Monday, August 5, 2019

Under the Poppy


Kathe Koja
Completed 8/4/2019, Reviewed 8/5/2019
3 stars

This book was a chore to get through.  It had beautiful pose, lush and lyrical.  So much so that I continually lost the plot and started forgetting which character was which.  To be honest, I was able to get through the first hundred to hundred and fifty pages easily, but then it just become difficult to follow.  I often fall asleep while reading, but less than halfway through the it, it would knock me out in four or five pages.  Also, in my opinion, it barely qualifies as speculative fiction.  It won the Gaylactic Spectrum Award in 2011, and the author’s books continue to be nominated for the award, so it must be the publisher categorizing the books as fantasy.  I saw it labeled as slipstream on one site, which means, according to Wikipedia, a literary genre that pushes the boundary between traditional fiction and either science fiction or fantasy.  I guess I can see that. 

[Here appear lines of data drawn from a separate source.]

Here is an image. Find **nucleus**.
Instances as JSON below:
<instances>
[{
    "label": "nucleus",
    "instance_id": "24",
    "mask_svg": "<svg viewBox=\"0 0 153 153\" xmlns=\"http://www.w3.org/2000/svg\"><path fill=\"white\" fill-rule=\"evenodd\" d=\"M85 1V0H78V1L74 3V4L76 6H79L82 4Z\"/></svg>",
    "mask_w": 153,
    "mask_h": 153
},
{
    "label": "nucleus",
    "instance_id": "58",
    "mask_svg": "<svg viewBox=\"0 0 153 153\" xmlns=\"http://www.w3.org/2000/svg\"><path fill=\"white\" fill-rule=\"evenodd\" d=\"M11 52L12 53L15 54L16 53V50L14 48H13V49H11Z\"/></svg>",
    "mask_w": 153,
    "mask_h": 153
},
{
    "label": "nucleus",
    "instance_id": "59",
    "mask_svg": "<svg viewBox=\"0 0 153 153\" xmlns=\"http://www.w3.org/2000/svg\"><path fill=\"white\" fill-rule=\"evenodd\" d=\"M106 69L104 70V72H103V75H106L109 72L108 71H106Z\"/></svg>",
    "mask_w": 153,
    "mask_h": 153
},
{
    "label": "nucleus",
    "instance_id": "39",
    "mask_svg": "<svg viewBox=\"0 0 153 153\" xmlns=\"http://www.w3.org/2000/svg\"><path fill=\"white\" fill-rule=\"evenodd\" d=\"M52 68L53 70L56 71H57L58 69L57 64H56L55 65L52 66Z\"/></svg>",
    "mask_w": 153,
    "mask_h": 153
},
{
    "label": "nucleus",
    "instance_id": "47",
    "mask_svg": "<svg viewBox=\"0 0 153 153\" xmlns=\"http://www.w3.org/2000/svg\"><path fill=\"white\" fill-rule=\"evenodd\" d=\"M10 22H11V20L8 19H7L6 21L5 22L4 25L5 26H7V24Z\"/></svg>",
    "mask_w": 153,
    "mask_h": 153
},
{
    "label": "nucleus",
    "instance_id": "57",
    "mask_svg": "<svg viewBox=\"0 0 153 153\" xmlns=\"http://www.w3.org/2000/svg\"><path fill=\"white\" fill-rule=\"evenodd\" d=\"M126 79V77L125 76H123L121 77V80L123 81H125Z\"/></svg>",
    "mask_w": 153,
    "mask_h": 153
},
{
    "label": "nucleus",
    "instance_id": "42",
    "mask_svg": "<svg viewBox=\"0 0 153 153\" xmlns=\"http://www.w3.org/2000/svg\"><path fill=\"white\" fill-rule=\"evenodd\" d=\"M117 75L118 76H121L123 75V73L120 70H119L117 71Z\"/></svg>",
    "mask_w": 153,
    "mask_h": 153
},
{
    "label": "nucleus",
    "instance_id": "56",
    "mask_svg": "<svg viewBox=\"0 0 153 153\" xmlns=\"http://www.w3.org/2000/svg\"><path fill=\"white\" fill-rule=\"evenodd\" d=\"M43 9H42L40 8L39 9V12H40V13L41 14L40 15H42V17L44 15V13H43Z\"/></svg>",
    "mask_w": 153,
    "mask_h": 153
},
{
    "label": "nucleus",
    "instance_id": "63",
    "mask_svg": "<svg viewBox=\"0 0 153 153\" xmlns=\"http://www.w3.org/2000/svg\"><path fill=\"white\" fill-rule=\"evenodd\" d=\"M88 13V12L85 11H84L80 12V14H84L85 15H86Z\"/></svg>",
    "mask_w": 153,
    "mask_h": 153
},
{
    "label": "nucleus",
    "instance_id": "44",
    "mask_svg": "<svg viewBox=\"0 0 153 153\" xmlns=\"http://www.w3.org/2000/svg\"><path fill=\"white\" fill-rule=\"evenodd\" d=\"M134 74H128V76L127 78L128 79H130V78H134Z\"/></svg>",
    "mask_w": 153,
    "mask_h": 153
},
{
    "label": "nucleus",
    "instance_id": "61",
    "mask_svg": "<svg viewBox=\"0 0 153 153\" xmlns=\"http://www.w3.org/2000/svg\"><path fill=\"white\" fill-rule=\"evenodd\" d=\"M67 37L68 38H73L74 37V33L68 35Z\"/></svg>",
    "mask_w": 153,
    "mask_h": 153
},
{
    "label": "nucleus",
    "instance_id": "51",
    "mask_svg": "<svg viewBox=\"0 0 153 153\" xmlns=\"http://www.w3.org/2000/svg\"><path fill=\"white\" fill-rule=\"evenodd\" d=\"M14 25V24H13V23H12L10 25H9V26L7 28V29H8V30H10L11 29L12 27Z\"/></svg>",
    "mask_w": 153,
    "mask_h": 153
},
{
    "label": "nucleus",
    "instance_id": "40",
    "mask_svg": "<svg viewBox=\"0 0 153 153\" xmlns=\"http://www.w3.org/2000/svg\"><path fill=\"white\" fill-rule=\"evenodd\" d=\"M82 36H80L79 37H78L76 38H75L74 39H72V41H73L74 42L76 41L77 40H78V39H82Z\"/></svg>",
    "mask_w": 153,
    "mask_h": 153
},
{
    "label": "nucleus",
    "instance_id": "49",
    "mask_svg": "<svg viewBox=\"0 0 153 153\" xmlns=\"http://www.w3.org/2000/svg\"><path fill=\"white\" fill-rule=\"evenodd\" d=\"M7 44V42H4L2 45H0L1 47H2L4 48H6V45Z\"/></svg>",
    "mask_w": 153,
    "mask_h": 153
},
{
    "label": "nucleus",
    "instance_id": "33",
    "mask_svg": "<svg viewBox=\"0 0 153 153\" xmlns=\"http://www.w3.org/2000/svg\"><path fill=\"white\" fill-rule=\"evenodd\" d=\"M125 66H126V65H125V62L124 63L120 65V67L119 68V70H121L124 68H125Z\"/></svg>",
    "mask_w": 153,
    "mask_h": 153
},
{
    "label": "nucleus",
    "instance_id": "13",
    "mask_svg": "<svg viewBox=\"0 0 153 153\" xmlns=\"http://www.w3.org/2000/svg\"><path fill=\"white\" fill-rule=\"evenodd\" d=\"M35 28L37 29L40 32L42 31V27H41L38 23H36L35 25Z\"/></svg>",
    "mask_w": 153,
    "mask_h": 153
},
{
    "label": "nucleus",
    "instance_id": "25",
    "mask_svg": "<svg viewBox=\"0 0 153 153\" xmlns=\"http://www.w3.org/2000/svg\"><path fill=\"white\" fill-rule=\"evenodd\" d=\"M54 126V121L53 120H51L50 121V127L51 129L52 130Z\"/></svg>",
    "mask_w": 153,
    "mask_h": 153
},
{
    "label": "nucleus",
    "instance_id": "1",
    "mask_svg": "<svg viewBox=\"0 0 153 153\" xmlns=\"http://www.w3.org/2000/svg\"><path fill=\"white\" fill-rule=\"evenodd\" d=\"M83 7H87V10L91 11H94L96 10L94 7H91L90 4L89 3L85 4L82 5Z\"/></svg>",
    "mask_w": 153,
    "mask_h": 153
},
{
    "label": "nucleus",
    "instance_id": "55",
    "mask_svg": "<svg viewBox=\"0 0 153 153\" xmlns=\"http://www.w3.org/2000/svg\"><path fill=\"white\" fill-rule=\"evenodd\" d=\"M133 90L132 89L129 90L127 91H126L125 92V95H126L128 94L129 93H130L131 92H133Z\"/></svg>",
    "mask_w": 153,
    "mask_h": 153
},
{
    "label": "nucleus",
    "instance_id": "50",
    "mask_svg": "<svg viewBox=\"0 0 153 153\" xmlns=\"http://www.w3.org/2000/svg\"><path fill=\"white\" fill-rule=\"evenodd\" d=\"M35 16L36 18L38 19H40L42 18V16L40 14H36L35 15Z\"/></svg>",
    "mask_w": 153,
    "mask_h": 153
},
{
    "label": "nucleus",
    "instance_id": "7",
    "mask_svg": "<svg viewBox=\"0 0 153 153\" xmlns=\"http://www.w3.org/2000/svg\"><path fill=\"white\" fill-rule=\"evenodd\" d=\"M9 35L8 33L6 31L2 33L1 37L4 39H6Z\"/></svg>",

The plot is about a brother in Brussels called Under the Poppy.  It is owned by Decca and Rupert.  What sets this brothel apart is that they put on little shows for the customers, a sort of vaudeville scene.  Decca’s brother Istvan shows up with his puppets and incorporates them into the acts, to the acclaim of many.  In the meantime, Decca is in love with Rupert, but Rupert is in love with her brother.  Rupert and Istvan have had an on again off again relationship since they were young.  With Istvan’s return to the brothel, it is more or less on again.  But all is not well in Brussels.  War is raging just outside the city.  Before it’s invaded, Rupert and Istvan decide to leave, but Decca won’t go.  One of the women who has taken to the puppets leaves with our two men.  The rest of the women and employees go their ways as well.  The book then follows Rupert and Istvan to their next city, and that’s where I lost the plot. 

I did finish the book.  There are a lot of society parties and conspiracies, along with the development of Rupert and Istvan’s relationship.  A few more triangles form.  But a lot happened that I did not follow.  My problem was that there would be long, long sentences with lots of flowery details.  Then in the middle or near the end of the paragraph, there would be something to indicate someone was talking, although it wasn’t always the character’s name.  I would have to scroll back through the pages to figure out who was doing the thinking, or who was engaged in the dialogue.  Sometimes, the dialogue would be in quotes and sometimes in italics.  It just became a confusing mess.

Another thing that bothered me was that all the women workers of the brothel were called whores, not prostitutes or any other less offensive term, just whores.  The author used the word a lot.  And she likes to throw the C-word around too.  Granted, some of the clients of Under the Poppy were rough, particularly the soldiers, but still, I flinched whenever these words were thrown around.

The prose, however, was beautiful.  It wasn’t self-conscious prose, of the “look at me make new and exciting similes” variety.  It really was lavishly written, and I can see how people would fall in love with that.  But I thought it was to the detriment of the story.  Oh yeah, and the blurb on most book sites would have you believe that this was a sexy novel.  Romantic, yes; sexy, no. 

I give the book three stars out of five.  I would have given it two stars, but the prose is so good.  I recommend this book more to fans of historical romance rather than fantasy, unless slipstream is your thing.  There are a lot of fans of this book, but I’m really not one of them.